#### Task material:
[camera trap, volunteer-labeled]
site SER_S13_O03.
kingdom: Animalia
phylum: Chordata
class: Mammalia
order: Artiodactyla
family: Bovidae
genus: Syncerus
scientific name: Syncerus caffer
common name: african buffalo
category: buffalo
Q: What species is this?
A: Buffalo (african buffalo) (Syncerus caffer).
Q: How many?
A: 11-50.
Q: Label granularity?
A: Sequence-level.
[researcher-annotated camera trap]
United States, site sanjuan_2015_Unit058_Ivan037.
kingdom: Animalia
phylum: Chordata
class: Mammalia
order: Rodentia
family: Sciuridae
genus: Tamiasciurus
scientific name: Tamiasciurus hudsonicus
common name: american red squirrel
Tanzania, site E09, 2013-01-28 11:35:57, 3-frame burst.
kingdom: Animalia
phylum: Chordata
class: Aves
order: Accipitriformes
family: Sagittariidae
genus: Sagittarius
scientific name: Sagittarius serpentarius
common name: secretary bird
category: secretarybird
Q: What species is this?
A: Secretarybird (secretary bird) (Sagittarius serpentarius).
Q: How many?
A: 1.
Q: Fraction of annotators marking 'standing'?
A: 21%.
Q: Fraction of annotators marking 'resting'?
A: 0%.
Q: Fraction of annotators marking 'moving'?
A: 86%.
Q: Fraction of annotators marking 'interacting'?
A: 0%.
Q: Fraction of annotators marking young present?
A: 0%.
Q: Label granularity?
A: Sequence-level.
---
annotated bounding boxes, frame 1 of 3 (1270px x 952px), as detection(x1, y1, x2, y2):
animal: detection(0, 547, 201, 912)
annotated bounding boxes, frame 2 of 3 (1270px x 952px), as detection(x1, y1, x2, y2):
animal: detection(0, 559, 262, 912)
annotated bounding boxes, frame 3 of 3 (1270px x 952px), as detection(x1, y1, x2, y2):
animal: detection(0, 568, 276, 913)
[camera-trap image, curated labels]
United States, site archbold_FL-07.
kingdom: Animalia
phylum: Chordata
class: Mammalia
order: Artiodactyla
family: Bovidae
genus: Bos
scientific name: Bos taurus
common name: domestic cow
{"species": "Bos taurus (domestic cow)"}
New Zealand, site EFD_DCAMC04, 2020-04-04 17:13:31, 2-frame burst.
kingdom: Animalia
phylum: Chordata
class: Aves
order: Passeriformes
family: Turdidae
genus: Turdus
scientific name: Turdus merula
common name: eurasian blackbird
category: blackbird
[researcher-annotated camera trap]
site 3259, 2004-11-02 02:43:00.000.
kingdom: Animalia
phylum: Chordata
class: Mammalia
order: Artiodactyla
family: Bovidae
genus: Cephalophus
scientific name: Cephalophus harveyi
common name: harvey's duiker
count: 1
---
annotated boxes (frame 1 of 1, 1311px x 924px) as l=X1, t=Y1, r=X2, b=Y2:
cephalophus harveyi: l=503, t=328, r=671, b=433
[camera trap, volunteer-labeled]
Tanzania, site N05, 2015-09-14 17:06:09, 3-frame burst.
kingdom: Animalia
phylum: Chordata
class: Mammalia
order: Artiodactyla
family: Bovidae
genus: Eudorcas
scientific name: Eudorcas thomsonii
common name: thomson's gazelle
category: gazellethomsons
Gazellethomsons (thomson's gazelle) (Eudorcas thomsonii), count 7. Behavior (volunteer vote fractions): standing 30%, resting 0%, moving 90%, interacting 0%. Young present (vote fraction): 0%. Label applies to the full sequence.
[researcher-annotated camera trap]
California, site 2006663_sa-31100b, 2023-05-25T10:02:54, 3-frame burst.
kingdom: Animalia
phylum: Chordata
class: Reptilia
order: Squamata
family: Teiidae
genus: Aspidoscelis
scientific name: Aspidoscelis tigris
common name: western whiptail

#### Problem statement:
Would you copy the whole listing exactly?

#### Solution for this task:
[camera trap, volunteer-labeled]
site SER_S13_O03.
kingdom: Animalia
phylum: Chordata
class: Mammalia
order: Artiodactyla
family: Bovidae
genus: Syncerus
scientific name: Syncerus caffer
common name: african buffalo
category: buffalo
Q: What species is this?
A: Buffalo (african buffalo) (Syncerus caffer).
Q: How many?
A: 11-50.
Q: Label granularity?
A: Sequence-level.
[researcher-annotated camera trap]
United States, site sanjuan_2015_Unit058_Ivan037.
kingdom: Animalia
phylum: Chordata
class: Mammalia
order: Rodentia
family: Sciuridae
genus: Tamiasciurus
scientific name: Tamiasciurus hudsonicus
common name: american red squirrel
Tanzania, site E09, 2013-01-28 11:35:57, 3-frame burst.
kingdom: Animalia
phylum: Chordata
class: Aves
order: Accipitriformes
family: Sagittariidae
genus: Sagittarius
scientific name: Sagittarius serpentarius
common name: secretary bird
category: secretarybird
Q: What species is this?
A: Secretarybird (secretary bird) (Sagittarius serpentarius).
Q: How many?
A: 1.
Q: Fraction of annotators marking 'standing'?
A: 21%.
Q: Fraction of annotators marking 'resting'?
A: 0%.
Q: Fraction of annotators marking 'moving'?
A: 86%.
Q: Fraction of annotators marking 'interacting'?
A: 0%.
Q: Fraction of annotators marking young present?
A: 0%.
Q: Label granularity?
A: Sequence-level.
---
annotated bounding boxes, frame 1 of 3 (1270px x 952px), as detection(x1, y1, x2, y2):
animal: detection(0, 547, 201, 912)
annotated bounding boxes, frame 2 of 3 (1270px x 952px), as detection(x1, y1, x2, y2):
animal: detection(0, 559, 262, 912)
annotated bounding boxes, frame 3 of 3 (1270px x 952px), as detection(x1, y1, x2, y2):
animal: detection(0, 568, 276, 913)
[camera-trap image, curated labels]
United States, site archbold_FL-07.
kingdom: Animalia
phylum: Chordata
class: Mammalia
order: Artiodactyla
family: Bovidae
genus: Bos
scientific name: Bos taurus
common name: domestic cow
{"species": "Bos taurus (domestic cow)"}
New Zealand, site EFD_DCAMC04, 2020-04-04 17:13:31, 2-frame burst.
kingdom: Animalia
phylum: Chordata
class: Aves
order: Passeriformes
family: Turdidae
genus: Turdus
scientific name: Turdus merula
common name: eurasian blackbird
category: blackbird
[researcher-annotated camera trap]
site 3259, 2004-11-02 02:43:00.000.
kingdom: Animalia
phylum: Chordata
class: Mammalia
order: Artiodactyla
family: Bovidae
genus: Cephalophus
scientific name: Cephalophus harveyi
common name: harvey's duiker
count: 1
---
annotated boxes (frame 1 of 1, 1311px x 924px) as l=X1, t=Y1, r=X2, b=Y2:
cephalophus harveyi: l=503, t=328, r=671, b=433
[camera trap, volunteer-labeled]
Tanzania, site N05, 2015-09-14 17:06:09, 3-frame burst.
kingdom: Animalia
phylum: Chordata
class: Mammalia
order: Artiodactyla
family: Bovidae
genus: Eudorcas
scientific name: Eudorcas thomsonii
common name: thomson's gazelle
category: gazellethomsons
Gazellethomsons (thomson's gazelle) (Eudorcas thomsonii), count 7. Behavior (volunteer vote fractions): standing 30%, resting 0%, moving 90%, interacting 0%. Young present (vote fraction): 0%. Label applies to the full sequence.
[researcher-annotated camera trap]
California, site 2006663_sa-31100b, 2023-05-25T10:02:54, 3-frame burst.
kingdom: Animalia
phylum: Chordata
class: Reptilia
order: Squamata
family: Teiidae
genus: Aspidoscelis
scientific name: Aspidoscelis tigris
common name: western whiptail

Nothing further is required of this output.